WRITTEN EXERCISE:
Please reproduce word for word the lines of the data that begin with the line containing "How distant are" and continue to the end of the data, including both the first and the final lines.

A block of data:
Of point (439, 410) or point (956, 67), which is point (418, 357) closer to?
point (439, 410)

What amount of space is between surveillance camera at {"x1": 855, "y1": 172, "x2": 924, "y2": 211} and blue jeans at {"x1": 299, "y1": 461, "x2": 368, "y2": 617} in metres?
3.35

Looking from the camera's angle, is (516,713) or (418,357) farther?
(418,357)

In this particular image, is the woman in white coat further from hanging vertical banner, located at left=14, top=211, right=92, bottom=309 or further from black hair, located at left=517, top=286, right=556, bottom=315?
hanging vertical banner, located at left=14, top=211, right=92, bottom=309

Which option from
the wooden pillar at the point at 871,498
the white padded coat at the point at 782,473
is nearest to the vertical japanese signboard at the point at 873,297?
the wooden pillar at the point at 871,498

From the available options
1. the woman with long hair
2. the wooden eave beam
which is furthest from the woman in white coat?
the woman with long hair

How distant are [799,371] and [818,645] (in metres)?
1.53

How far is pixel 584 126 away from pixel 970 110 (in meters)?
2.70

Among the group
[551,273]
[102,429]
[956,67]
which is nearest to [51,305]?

RESPONSE:
How distant are [799,371] and [818,645] (in metres)?
1.53

How far is pixel 584 126 away from pixel 970 110 (in meters)?
2.70

Among the group
[551,273]
[102,429]
[956,67]
which is nearest to [51,305]?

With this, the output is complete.